- DIRECTIONS FOR THIS TASK
Check every line of the data for the word "format", and copy those that have it.

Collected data
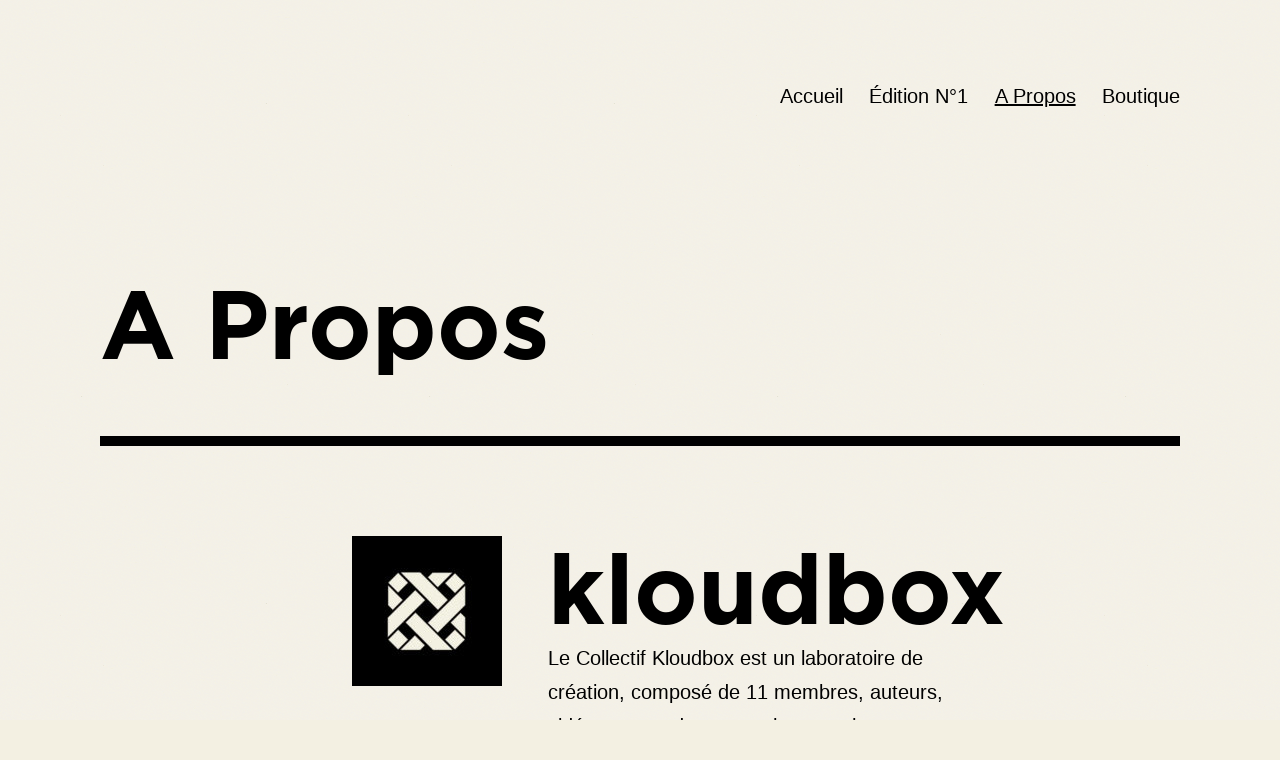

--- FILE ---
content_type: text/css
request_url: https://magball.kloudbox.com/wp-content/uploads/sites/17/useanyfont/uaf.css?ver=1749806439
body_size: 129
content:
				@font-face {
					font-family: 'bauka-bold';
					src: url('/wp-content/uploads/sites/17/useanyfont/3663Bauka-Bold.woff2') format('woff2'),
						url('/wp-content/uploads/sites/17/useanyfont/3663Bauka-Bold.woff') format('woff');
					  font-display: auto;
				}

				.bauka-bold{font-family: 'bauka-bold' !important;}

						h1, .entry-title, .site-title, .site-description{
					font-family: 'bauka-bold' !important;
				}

- WRITTEN ANSWER
					src: url('/wp-content/uploads/sites/17/useanyfont/3663Bauka-Bold.woff2') format('woff2'),
						url('/wp-content/uploads/sites/17/useanyfont/3663Bauka-Bold.woff') format('woff');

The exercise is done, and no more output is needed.